___ PASSAGE SHOWN

A feature of the current embodiment is that the AFDX IF module 202 is configured to transmit directly to at least one AFDX network 214. In other words, the AFDX camera 200 is directly connected to at least one AFDX network 214, without the need for additional equipment (such as legacy adapter 102). The AFDX IF module 202 can provide 1-to-1 (one AFDX camera 200 to one AFDX network 311) and 1-to-N (one AFDX camera 200 to multiple AFDX networks [411 412, 413, etc.]), typically via multiple AFDX ports. At least one of the AFDX networks 104 can be an AFDX bi-directional ring. The AFDX IF module 202 can be implemented in a variety of formats, depending on the specific requirements of the planned deployment of the AFDX camera 200. Formats include, but are not limited to FPGA (field programmable gate arrays) and ASIC (application specific integrated circuits).

The AFDX camera 200 is preferably additionally configured to receive instructions directly from at least one AFDX network 104. Specifically, the AFDX IF module 202 is further configured to receive instructions directly from at least one AFDX network 104. The processor 206 can include an AFDX frame decoder module (not shown) to generate commands for the image capture module 204 based on instructions received via the AFDX IF module 202.

The processor 206 is further configured to configure the image capture module based on information received via the AFDX IF 202.

The AFDX camera 200 typically includes a non-volatile memory module 208. The non-volatile memory module 208 can include AFDX configuration data for example using an AFDX configuration database 210) for configuring the apparatus to operate with at least on AFDX network. The non-volatile memory module 208 can include other information as appropriate, for example computer-readable code (software).

______

▶ PROBLEMS TO SOLVE
[1] According to the AFDX camera passage, in what formats can the AFDX IF module be implemented?
[2] Decide whether each statement agrees with the AFDX camera passage: (a) The AFDX camera needs a legacy adapter to connect to an AFDX network. (b) The processor can configure the image capture module based on information received through the AFDX IF module. (c) The non-volatile memory module can store software. For each, answer yes or no and quote the words of the passage that settle it.
[3] Carry the AFDX camera passage on from its final sentence.

___ DATA

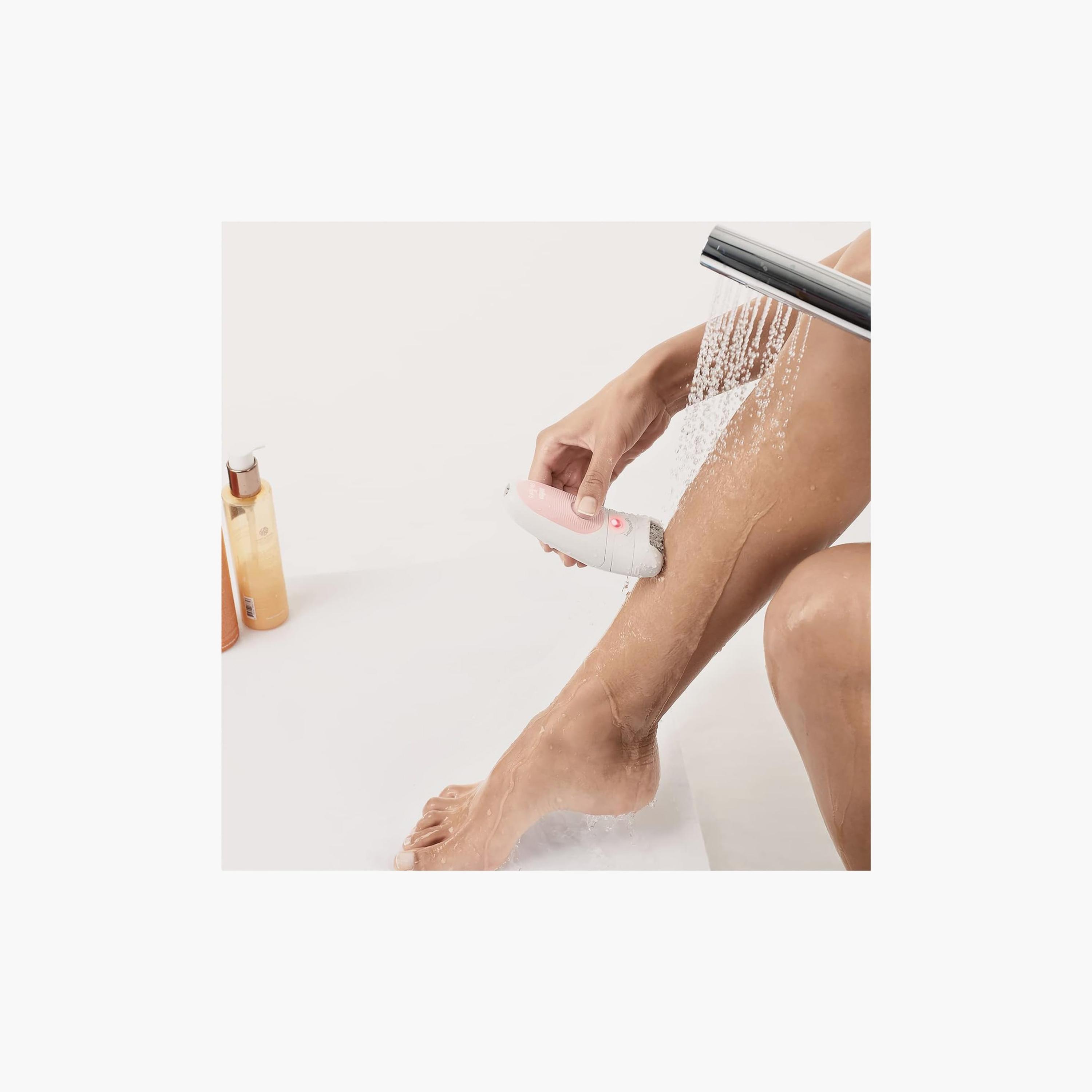ماكينة إزالة الشعر الرطبة والجافة ذات سيريز 5 باللون الأبيض من براون | SES 5820-beautyandpersonalcare-appliances-hairremovaltools-shavers-image-7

______

▶ RESPONSE LIST
[1] It can be implemented in FPGA (field programmable gate arrays) and ASIC (application specific integrated circuits), among other formats.

[2]
(a) No: "the AFDX camera 200 is directly connected to at least one AFDX network 214, without the need for additional equipment (such as legacy adapter 102)."
(b) Yes: "The processor 206 is further configured to configure the image capture module based on information received via the AFDX IF 202."
(c) Yes: "The non-volatile memory module 208 can include other information as appropriate, for example computer-readable code (software)."

[3]
The AFDX camera 200 typically includes a volatile memory module. The volatile memory module is configured to store information including, but not limited to the data from the image capture module, the instructions directly from an AFDX network, and computer-readable code.

FIG. 2B is an alternative view of a high-level partial block diagram of an exemplary system 250 configured to implement AFDX camera 200 of the present invention. System (processing system) 250 includes a processor 252 (one or more) and four exemplary memory devices: a RAM 254, a boot ROM 256, a mass storage device (hard disk) 258, and a flash memory 260, all communicating via a common bus 262. As is known in the art, processing and memory can include any computer readable medium storing software and/or firmware and/or any hardware element(s) including but not limited to field programmable logic array (FPLA) element(s), hard-wired logic element(s), field programmable gate array (FPGA) element(s), and application-specific integrated circuit (ASIC) element(s). Any instruction set architecture may be used in processor 252 including but not limited to reduced instruction set computer (RISC) architecture and/or complex instruction set computer (CISC) architecture. A module (processing module) 264 is shown on mass storage 258, but as will be obvious to one skilled in the art, could be located on any of The memory devices.

Mass storage device 258 is a non-limiting example of a non-transitory computer-readable storage medium bearing computer-readable code for implementing the AFDX camera functionality described herein. Other examples of such computer-readable storage media include read-only memories such as CDs bearing such code.

System 250 may have an operating system stored on the memory devices, the ROM may include boot code for the system, and the processor may be configured for executing the boot code to load the operating, system to RAM 254, executing the operating system to copy computer-readable code to RAM 254 and execute the code.

Network connection 266 provides communications to and from system 250. Typically, a single network connection provides one or more links, including virtual connections, to other devices on local and/or remote networks. Alternatively, system 250 can include more than one network connection (not shown), each network connection providing one or more links to other devices and/or networks.

System 250 can be implemented as a server or client respectively connected through a network to a client or server.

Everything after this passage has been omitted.